# Start of Input data

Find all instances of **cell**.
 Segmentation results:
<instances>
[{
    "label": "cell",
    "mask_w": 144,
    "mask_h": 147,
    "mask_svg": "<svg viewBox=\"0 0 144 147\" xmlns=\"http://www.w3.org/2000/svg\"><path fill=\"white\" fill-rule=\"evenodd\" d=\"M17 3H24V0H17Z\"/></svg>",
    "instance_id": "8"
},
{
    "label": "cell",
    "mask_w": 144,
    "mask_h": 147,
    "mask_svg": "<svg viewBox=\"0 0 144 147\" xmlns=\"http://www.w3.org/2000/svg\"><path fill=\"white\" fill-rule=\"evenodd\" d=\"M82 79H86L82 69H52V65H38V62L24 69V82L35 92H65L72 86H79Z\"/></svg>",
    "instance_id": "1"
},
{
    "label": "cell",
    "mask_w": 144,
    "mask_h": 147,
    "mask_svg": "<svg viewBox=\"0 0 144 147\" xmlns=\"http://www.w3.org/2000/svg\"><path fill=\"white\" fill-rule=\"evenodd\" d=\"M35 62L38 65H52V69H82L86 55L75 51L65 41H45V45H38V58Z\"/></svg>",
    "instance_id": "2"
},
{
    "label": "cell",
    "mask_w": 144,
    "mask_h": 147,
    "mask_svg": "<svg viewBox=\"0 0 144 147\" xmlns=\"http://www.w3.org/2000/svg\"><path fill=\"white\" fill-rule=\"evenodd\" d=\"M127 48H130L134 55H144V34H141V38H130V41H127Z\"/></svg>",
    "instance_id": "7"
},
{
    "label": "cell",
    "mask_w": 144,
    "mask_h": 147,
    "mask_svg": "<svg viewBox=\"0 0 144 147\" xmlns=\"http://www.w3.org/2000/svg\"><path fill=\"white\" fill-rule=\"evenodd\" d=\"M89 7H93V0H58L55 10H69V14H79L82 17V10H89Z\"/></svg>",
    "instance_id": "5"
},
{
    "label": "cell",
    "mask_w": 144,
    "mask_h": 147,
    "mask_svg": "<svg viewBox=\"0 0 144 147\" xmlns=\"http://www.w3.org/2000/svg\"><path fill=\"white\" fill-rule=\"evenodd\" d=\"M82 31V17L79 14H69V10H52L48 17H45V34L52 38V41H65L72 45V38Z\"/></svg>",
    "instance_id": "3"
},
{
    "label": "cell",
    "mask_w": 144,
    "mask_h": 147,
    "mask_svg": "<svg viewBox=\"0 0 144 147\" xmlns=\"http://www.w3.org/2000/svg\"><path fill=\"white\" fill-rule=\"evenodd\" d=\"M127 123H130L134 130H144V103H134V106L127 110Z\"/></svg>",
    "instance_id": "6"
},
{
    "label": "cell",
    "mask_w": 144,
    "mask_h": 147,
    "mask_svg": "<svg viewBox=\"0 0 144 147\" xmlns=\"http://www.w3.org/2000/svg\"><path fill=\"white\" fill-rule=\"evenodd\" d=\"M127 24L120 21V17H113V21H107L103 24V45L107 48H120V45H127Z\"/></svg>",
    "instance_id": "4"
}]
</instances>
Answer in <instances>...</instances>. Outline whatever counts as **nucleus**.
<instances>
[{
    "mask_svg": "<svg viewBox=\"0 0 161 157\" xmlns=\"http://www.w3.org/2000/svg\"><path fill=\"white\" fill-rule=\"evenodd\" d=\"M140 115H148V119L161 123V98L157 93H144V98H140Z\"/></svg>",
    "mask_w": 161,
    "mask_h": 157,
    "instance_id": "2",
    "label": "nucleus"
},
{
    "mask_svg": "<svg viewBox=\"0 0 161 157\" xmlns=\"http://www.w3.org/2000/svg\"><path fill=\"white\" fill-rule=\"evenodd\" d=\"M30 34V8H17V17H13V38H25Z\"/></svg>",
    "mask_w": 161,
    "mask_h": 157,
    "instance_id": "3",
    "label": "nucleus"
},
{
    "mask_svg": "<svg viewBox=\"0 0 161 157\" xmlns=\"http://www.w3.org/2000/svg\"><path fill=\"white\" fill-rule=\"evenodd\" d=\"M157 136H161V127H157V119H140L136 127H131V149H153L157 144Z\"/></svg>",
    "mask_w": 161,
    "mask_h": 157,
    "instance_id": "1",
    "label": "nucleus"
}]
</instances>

# End of Input data

◆ **Exercise brief**
Report every line in the listing above that contains the string "evenodd". Case must match.

◆ **Task output**
    "mask_svg": "<svg viewBox=\"0 0 144 147\" xmlns=\"http://www.w3.org/2000/svg\"><path fill=\"white\" fill-rule=\"evenodd\" d=\"M17 3H24V0H17Z\"/></svg>",
    "mask_svg": "<svg viewBox=\"0 0 144 147\" xmlns=\"http://www.w3.org/2000/svg\"><path fill=\"white\" fill-rule=\"evenodd\" d=\"M82 79H86L82 69H52V65H38V62L24 69V82L35 92H65L72 86H79Z\"/></svg>",
    "mask_svg": "<svg viewBox=\"0 0 144 147\" xmlns=\"http://www.w3.org/2000/svg\"><path fill=\"white\" fill-rule=\"evenodd\" d=\"M35 62L38 65H52V69H82L86 55L75 51L65 41H45V45H38V58Z\"/></svg>",
    "mask_svg": "<svg viewBox=\"0 0 144 147\" xmlns=\"http://www.w3.org/2000/svg\"><path fill=\"white\" fill-rule=\"evenodd\" d=\"M127 48H130L134 55H144V34H141V38H130V41H127Z\"/></svg>",
    "mask_svg": "<svg viewBox=\"0 0 144 147\" xmlns=\"http://www.w3.org/2000/svg\"><path fill=\"white\" fill-rule=\"evenodd\" d=\"M89 7H93V0H58L55 10H69V14H79L82 17V10H89Z\"/></svg>",
    "mask_svg": "<svg viewBox=\"0 0 144 147\" xmlns=\"http://www.w3.org/2000/svg\"><path fill=\"white\" fill-rule=\"evenodd\" d=\"M82 31V17L79 14H69V10H52L48 17H45V34L52 38V41H65L72 45V38Z\"/></svg>",
    "mask_svg": "<svg viewBox=\"0 0 144 147\" xmlns=\"http://www.w3.org/2000/svg\"><path fill=\"white\" fill-rule=\"evenodd\" d=\"M127 123H130L134 130H144V103H134V106L127 110Z\"/></svg>",
    "mask_svg": "<svg viewBox=\"0 0 144 147\" xmlns=\"http://www.w3.org/2000/svg\"><path fill=\"white\" fill-rule=\"evenodd\" d=\"M127 24L120 21V17H113V21H107L103 24V45L107 48H120V45H127Z\"/></svg>",
    "mask_svg": "<svg viewBox=\"0 0 161 157\" xmlns=\"http://www.w3.org/2000/svg\"><path fill=\"white\" fill-rule=\"evenodd\" d=\"M140 115H148V119L161 123V98L157 93H144V98H140Z\"/></svg>",
    "mask_svg": "<svg viewBox=\"0 0 161 157\" xmlns=\"http://www.w3.org/2000/svg\"><path fill=\"white\" fill-rule=\"evenodd\" d=\"M30 34V8H17V17H13V38H25Z\"/></svg>",
    "mask_svg": "<svg viewBox=\"0 0 161 157\" xmlns=\"http://www.w3.org/2000/svg\"><path fill=\"white\" fill-rule=\"evenodd\" d=\"M157 136H161V127H157V119H140L136 127H131V149H153L157 144Z\"/></svg>",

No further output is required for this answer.